I encountered another social speed-bump when sharing a suite of four bedrooms with seven other women in my freshman dorm. One of them called out to me with a question, and I came out of my room with tampon in hand, joined them in the living room and started chatting. A few sets of eyes kept darting to my hand. ‘What are they looking at?’ I thought. Not one to allow the elephant in the room to go unmentioned, I ended a sentence with, “Dah-ling,” and pantomimed smoking my tampon like a 1950’s Hollywood starlet. A couple eyebrows shot up. ‘Why aren’t they laughing?’ I thought. I had found a point of cultural disconnect that I never knew existed between white, female Americans of the same age on a topic we all shared. Initiate shock-echo.
In high school, I went through a rapid shift of hiding tampons when I went to the bathroom to tossing them into the air for fun while I waited outside for a stall to open up. I give credit to the healthy self image the school managed to help instill in me as a female while still teaching Catholic values (quite a balancing act), and to my parents. The first day of my first menstruation, my parents congratulated me. My mom gave me a pad, then told my dad, who came rushing into my room and literally said, “Congratulations, sweetie!” before pulling me into a bear hug. It was a healthy environment for a young woman, which did nothing to prepare me for the shame and secrecy I would be expected to keep surrounding my menstrual cycle in the future.

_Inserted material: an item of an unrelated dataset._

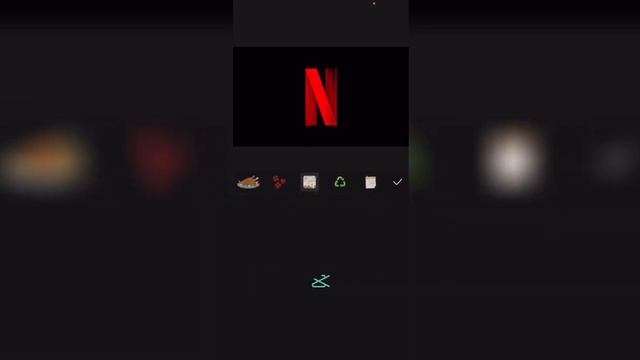 Обзор на приложение “Capcut”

I work in an office now, and I wonder where the line is for unprofessional behavior when I comes to dealing with natural bodily functions. Is walking to the bathroom with a tampon in hand unprofessional? My knee-jerk reflex says yes, but why? Is it any less professional than carrying a box of tissues around if you’re sick? Using a tampon is evidence of health and fertility, while being sick is proof of a weak immune system, and a threat to the health of everyone in a twenty-foot radius. We should be more offended by the sickly than the fertile, given that menstruation isn’t a catching illness, and yet the male (and sometimes female) population occasionally reacts like I’m walking through the halls of my office holding a grenade instead of thanking me for doing what must be done to keep myself from bleeding all over everything for days at a time. YOU’RE WELCOME, PEOPLE.
This needs to stop. There’s no reason for me to feel ashamed of my ability to menstruate. I’m capable of building an entire person. That’s AMAZING. I should get high-fives on my way to the bathroom, not shunned and encouraged to keep what is essentially a super-power in the down-low. I’ve never understood the culture of shame that surrounds menstruation. So I’m done hiding my tampons at work. Anyone so horrified by the blatant display of my (and by extension, half of the human population’s) desire to keep blood stains out of the office chairs is welcome to explain themselves. Starting now.